_Yang Perlu Dikerjakan_:
Lanjutkan teks tentang talkshow SPOER pada Hari Tani dan penolakan tambang di Wadas, mulai dari sesudah kalimat terakhirnya.

_Teks yang Ditampilkan_:
------------------------------------------------------------------------

Grup music Seni Perlawanan Oleh Rakyat (SPOER) memperingati Hari Tani dengan mengadakan Talkshow dengan mengangkat tema “Perampasan ruang hidup dengan dalih pembangunan berkelanjutan”. Acara ini bertempat di Convention Hall, UIN Sunan Kalijaga yang diikuti oleh mahasiswa, masyarakat umum dan lembaga masyarakat pada 24/09. Talkshow ini menyoroti salah satunya kasus perampasan tanah di Wadas.
Penetapan Wadas sebagai lokasi tambang oleh pemerintah telah mendapatkan penolakan dari warga Wadas sendiri sejak tahun 2019 hingga sekarang. Mereka molak pertambangan di Wadas karena disanalah sumber kehidupan bagi warga dan ruang hidup bagi perempuan sebagai manifest politik.

------------------------------------------------------------------------

_Data untuk Ditinjau_:
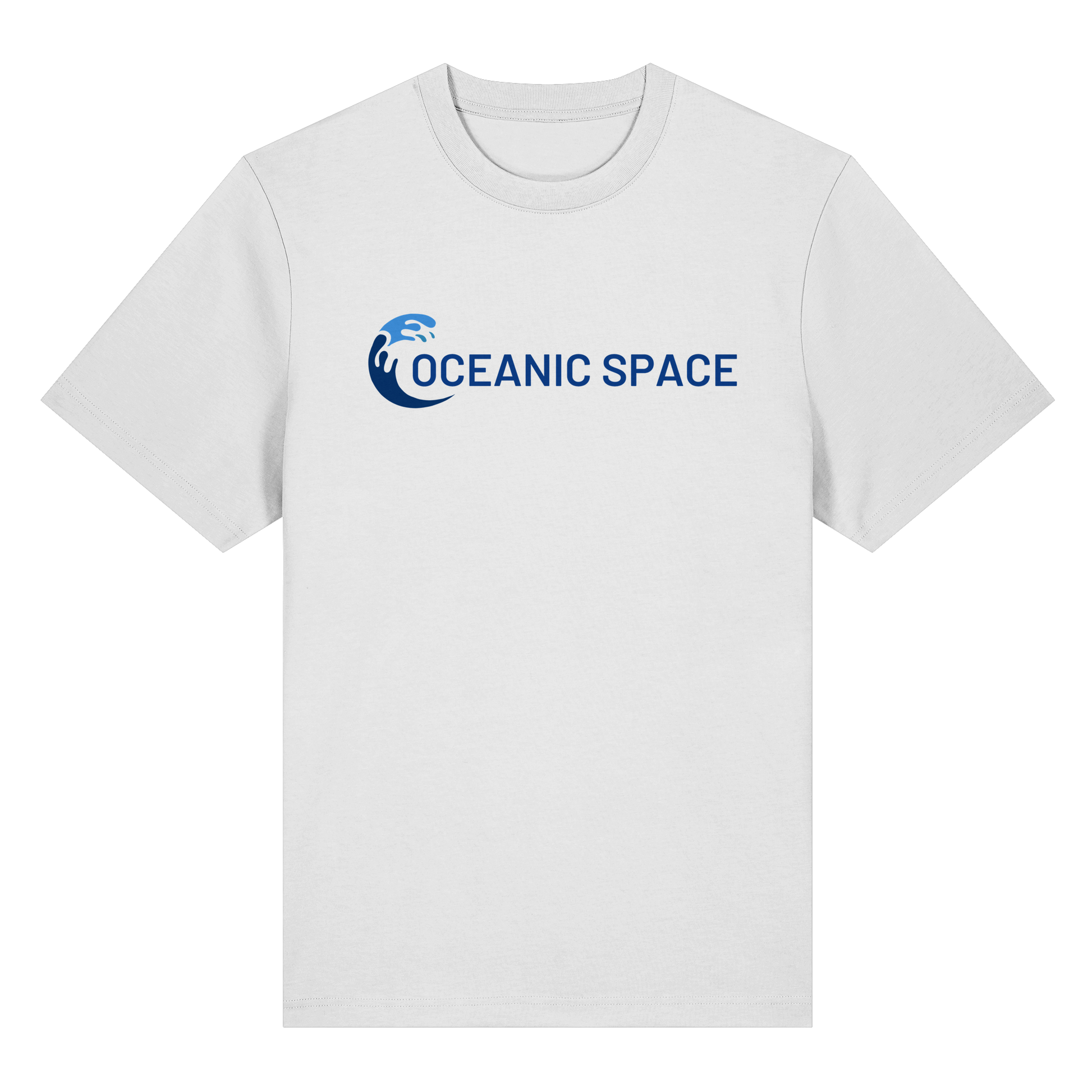OCEANIC SPACE - Save our oceans - Organic Heavy T-Shirt - ThreadLabs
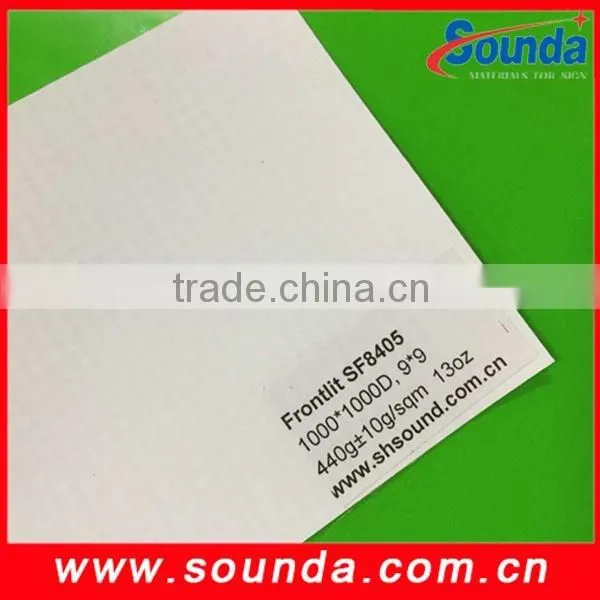 High definition custom printed logo pvc flex banner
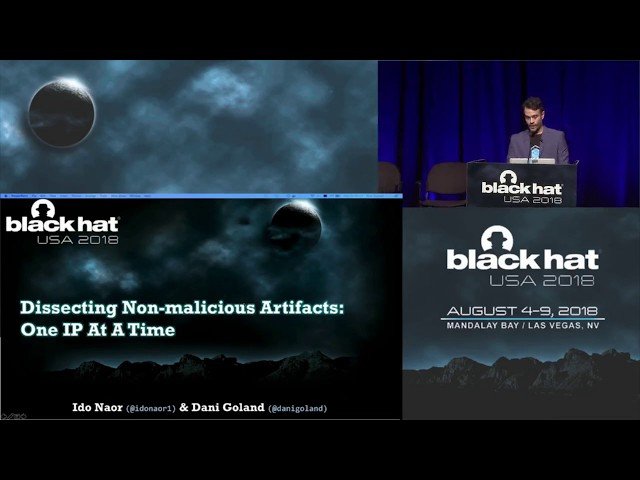 Dissecting Non-Malicious Artifacts - One IP at a Time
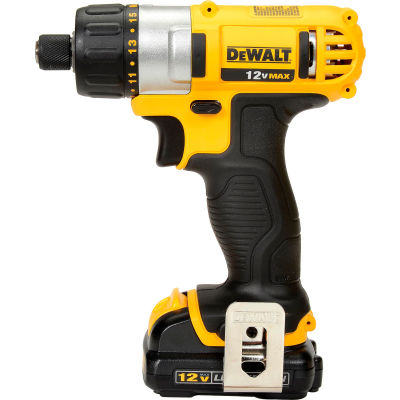 DeWALT DCF610S2 12V MAX 1/4" Screwdriver Kit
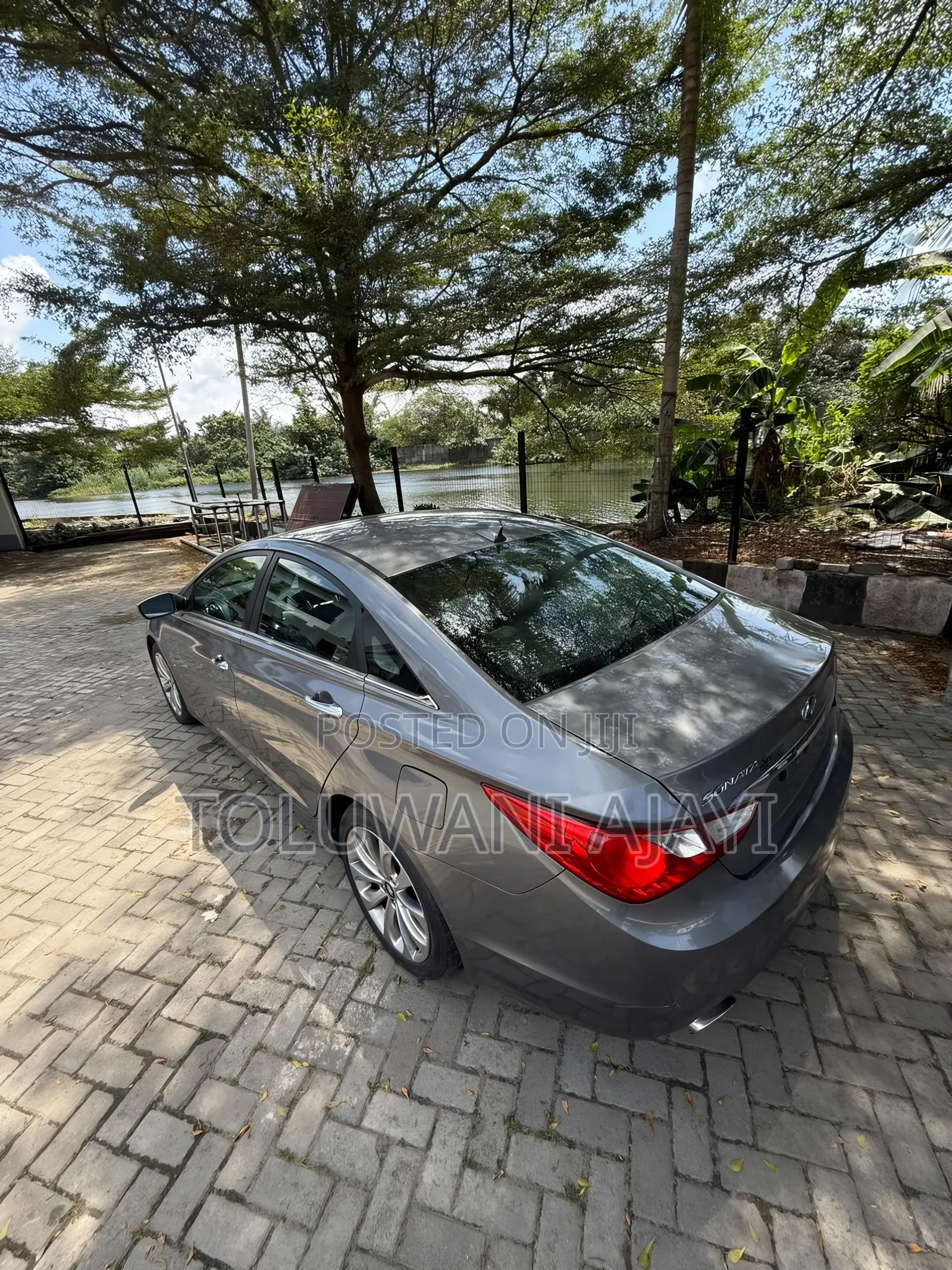 Hyundai Sonata 2013 Gray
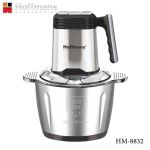 product_image_name-Hoffmans-3.5L Stainless Steel Meat Grinder Chopper Multi-Function Food Processor- Silver-1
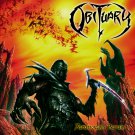 OBITUARY Xecutioners Return BANNER Huge 4X4 Ft Fabric Poster Tapestry Flag Print album cover art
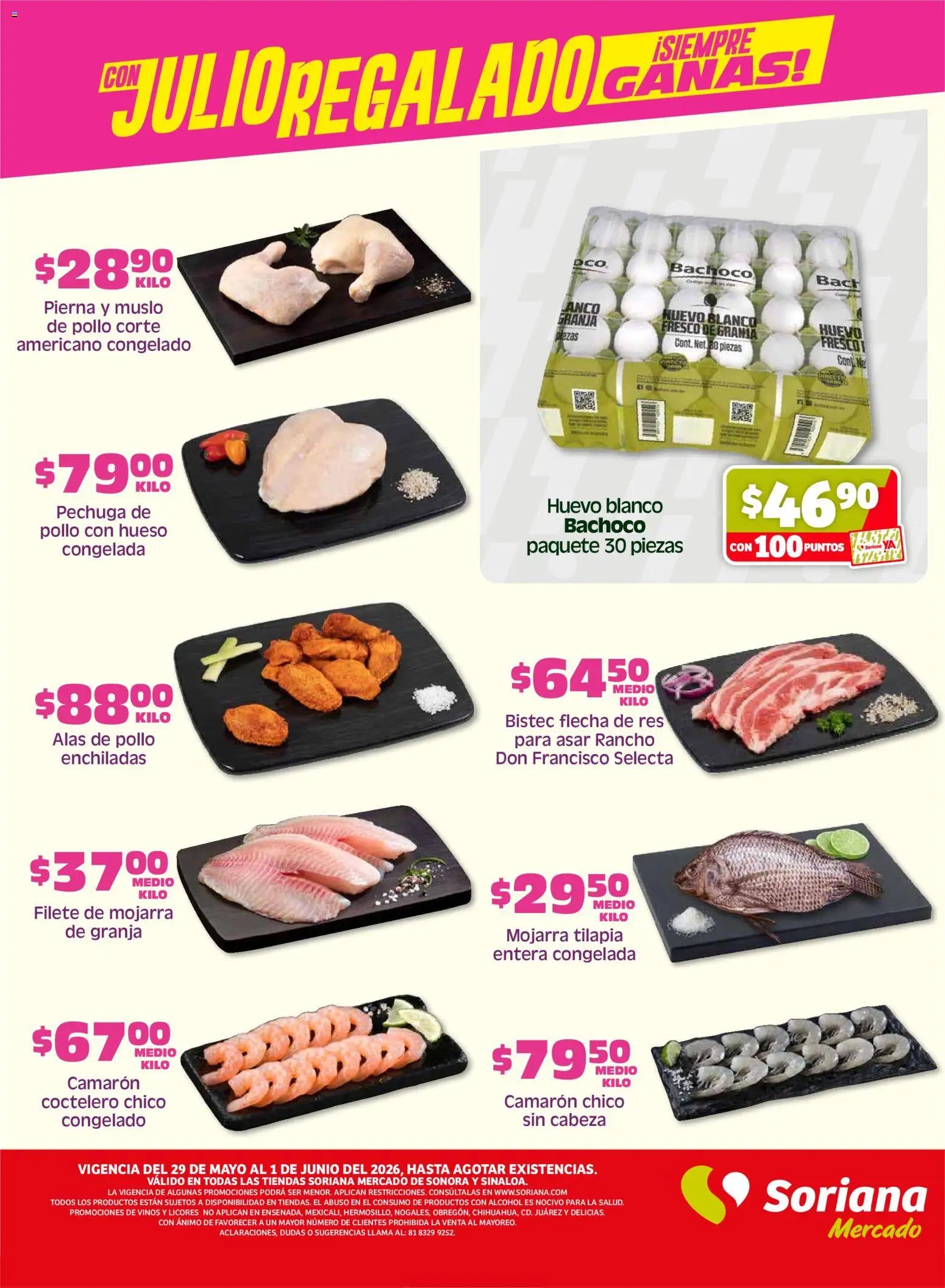 Soriana Fin de Semana Mercado: Son y Sin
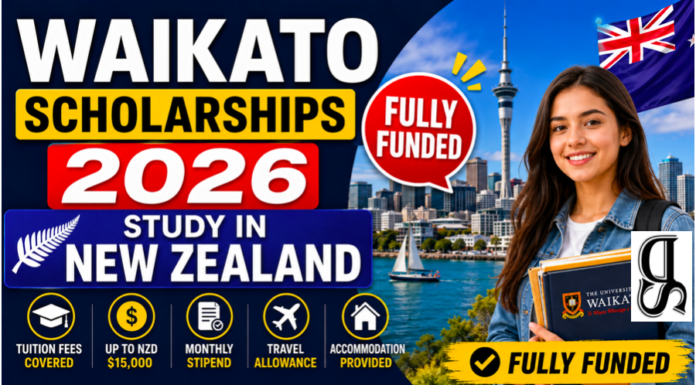 Waikato Scholarships 2026 Study In New Zealand university-of-waikato-scholarships-2026-drscholars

------------------------------------------------------------------------

_Hasil di Bawah_:
Sana Ullaila selaku narasumber dari Suara Perempuan (SP) Kinasih, menjelaskan perempuan dan alam memang tidak dapat dipisahkan. Mereka sangat merdeka untuk menentukan jenis tanaman tani dan bebas mengambil apapun dari Wadas. Kemudian, perempuan Wadas merepresentasikan dirinya dengan mengolah gula aren, membuat besek dan berbagai olahan makanan lainnya. Jika tanah dan alam di Wadas dirampas oleh negara sama saja menghilangkan hak ekonomi dan hak politik warga.
“Perempuan wadas bicara soal produk, tapi ketika ini diambil oleh negara, maka tidak ada lagi representasi perempuan Wadas,” papar Ullaila
Alih-alih memberhentikan pertambangan di Wadas, pemerintah mimilih untuk mengganti rugi dan membeli tanah warga yang bersedia dijual pada perusahaan tambang. Warga Wadas dipaksa pergi dari alam mereka.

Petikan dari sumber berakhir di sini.